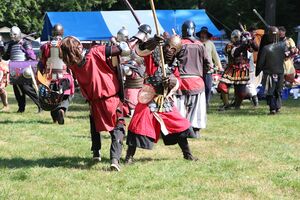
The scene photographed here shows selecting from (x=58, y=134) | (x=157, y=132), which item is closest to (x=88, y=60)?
(x=157, y=132)

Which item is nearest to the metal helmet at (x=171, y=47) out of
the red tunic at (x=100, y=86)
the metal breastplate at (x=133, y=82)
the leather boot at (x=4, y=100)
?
the red tunic at (x=100, y=86)

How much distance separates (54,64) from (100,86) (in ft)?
11.7

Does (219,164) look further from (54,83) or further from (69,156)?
(54,83)

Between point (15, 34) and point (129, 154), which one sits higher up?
point (15, 34)

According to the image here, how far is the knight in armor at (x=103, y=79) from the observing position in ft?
19.5

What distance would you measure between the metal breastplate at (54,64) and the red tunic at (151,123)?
316 centimetres

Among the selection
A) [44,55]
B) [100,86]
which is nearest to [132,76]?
[44,55]

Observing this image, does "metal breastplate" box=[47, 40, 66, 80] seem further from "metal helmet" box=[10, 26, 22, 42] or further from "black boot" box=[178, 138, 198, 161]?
"black boot" box=[178, 138, 198, 161]

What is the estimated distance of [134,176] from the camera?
19.4 ft

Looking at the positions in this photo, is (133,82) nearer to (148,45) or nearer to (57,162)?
(57,162)

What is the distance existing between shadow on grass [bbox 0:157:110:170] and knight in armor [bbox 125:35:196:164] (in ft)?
1.62

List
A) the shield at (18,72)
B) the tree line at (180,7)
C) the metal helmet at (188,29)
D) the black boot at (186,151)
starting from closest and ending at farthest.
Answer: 1. the black boot at (186,151)
2. the metal helmet at (188,29)
3. the shield at (18,72)
4. the tree line at (180,7)

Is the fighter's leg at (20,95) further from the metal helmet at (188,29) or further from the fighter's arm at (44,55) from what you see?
the metal helmet at (188,29)

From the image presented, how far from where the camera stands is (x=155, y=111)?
6.37 meters
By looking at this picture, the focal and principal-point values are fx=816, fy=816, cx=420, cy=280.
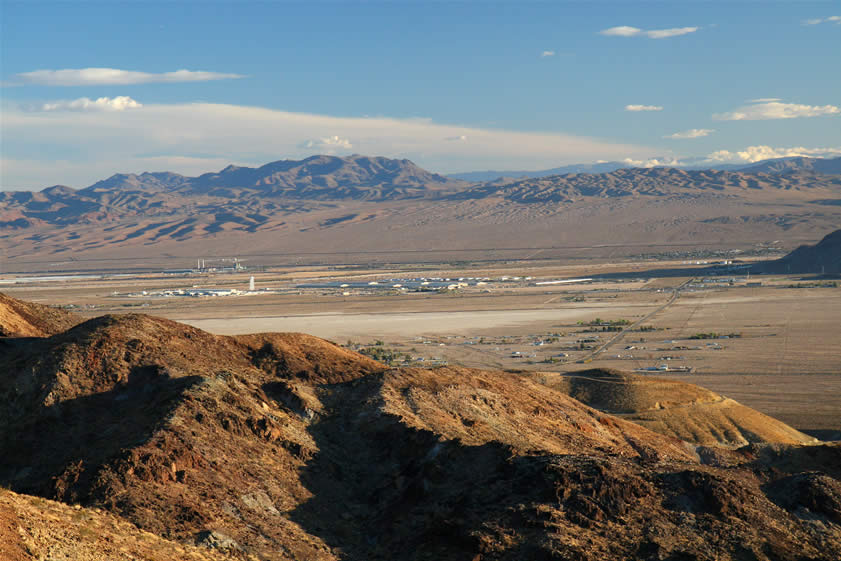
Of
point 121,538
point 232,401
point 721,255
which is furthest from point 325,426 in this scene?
point 721,255

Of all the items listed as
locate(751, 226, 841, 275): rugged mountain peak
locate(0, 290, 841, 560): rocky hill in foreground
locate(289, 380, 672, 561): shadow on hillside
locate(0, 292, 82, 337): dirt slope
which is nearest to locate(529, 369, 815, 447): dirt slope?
locate(0, 290, 841, 560): rocky hill in foreground

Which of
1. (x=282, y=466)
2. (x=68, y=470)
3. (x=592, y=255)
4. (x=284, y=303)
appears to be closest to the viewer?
(x=68, y=470)

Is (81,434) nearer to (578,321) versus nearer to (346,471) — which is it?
(346,471)

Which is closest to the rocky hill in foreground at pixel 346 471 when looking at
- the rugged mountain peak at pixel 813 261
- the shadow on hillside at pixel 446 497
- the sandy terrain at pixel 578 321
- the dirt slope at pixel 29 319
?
the shadow on hillside at pixel 446 497

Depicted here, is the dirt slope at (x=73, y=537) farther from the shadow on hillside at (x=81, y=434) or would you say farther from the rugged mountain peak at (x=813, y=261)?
the rugged mountain peak at (x=813, y=261)

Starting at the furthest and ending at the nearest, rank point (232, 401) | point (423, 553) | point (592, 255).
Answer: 1. point (592, 255)
2. point (232, 401)
3. point (423, 553)

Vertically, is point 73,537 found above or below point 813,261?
above

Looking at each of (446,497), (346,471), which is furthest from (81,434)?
Answer: (446,497)

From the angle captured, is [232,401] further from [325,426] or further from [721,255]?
[721,255]
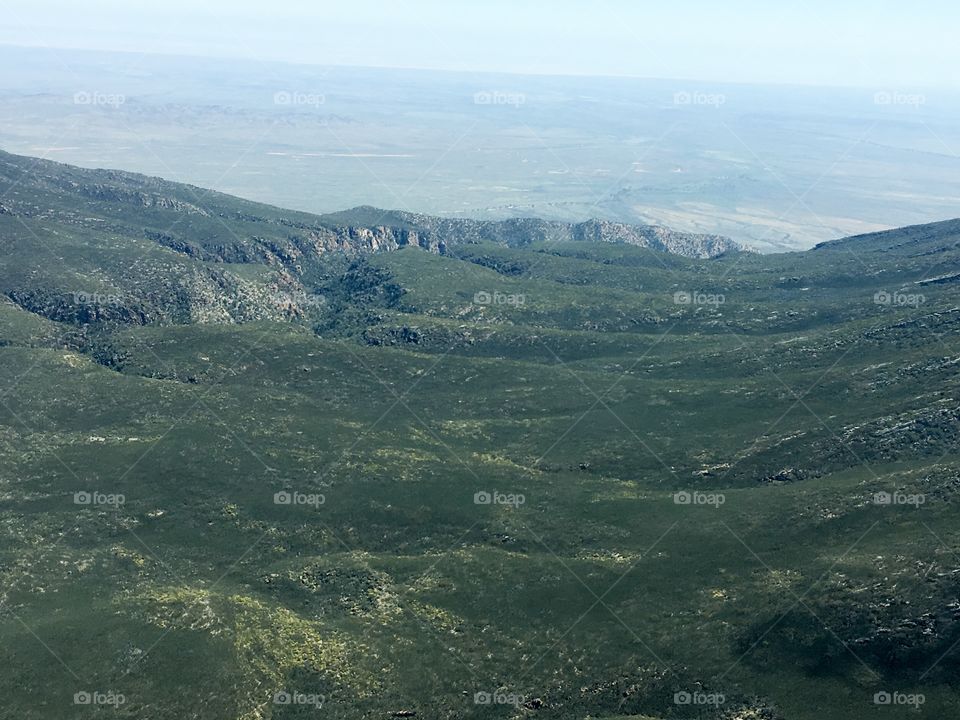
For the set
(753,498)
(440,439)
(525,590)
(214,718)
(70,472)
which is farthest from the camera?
(440,439)

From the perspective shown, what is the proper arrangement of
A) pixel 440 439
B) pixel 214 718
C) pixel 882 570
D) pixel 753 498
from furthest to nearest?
pixel 440 439, pixel 753 498, pixel 882 570, pixel 214 718

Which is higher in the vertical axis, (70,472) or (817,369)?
(817,369)

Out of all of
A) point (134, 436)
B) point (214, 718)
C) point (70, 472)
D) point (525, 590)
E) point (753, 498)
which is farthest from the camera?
point (134, 436)

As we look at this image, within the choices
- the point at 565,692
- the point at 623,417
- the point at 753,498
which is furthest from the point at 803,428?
the point at 565,692

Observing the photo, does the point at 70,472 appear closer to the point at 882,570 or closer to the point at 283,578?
the point at 283,578

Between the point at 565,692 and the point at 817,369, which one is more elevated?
the point at 817,369

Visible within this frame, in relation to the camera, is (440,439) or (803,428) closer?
(803,428)

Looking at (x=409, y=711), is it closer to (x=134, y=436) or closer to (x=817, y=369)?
(x=134, y=436)

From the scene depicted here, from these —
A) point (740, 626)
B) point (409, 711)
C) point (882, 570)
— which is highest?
point (882, 570)

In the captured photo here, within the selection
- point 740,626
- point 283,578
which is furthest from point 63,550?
point 740,626
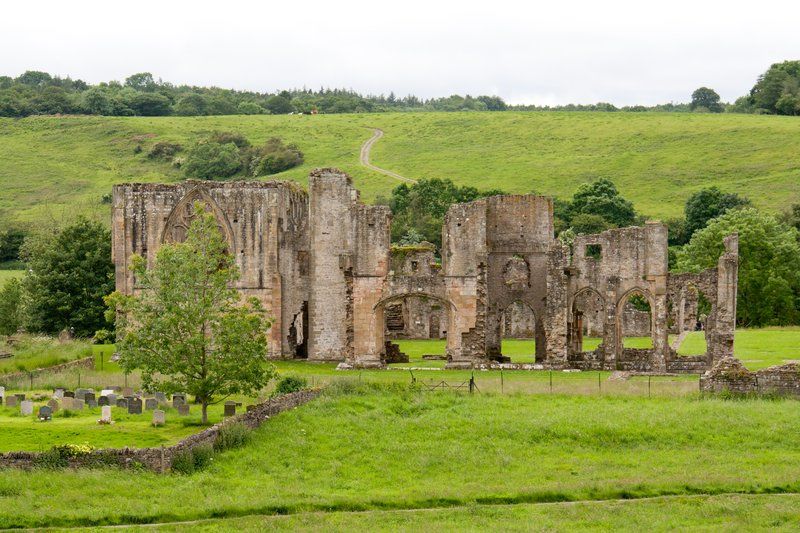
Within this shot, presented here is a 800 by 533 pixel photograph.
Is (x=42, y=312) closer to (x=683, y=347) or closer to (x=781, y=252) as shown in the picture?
(x=683, y=347)

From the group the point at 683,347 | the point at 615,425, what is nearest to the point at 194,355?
the point at 615,425

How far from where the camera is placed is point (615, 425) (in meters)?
38.6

+===+

### Requirement
Copy out the records verbatim, starting at the line that contains "Within this shot, presented" and ending at the final line of the records, with both of those lines included.

### Exercise response
Within this shot, presented here is a 800 by 533 pixel photograph.
Is (x=42, y=312) closer to (x=683, y=347) or closer to (x=781, y=252) as shown in the picture?
(x=683, y=347)

From the group the point at 683,347 | the point at 615,425, what is nearest to the point at 194,355?
the point at 615,425

How far from where the camera is placed is point (615, 425) (in meters)?
38.6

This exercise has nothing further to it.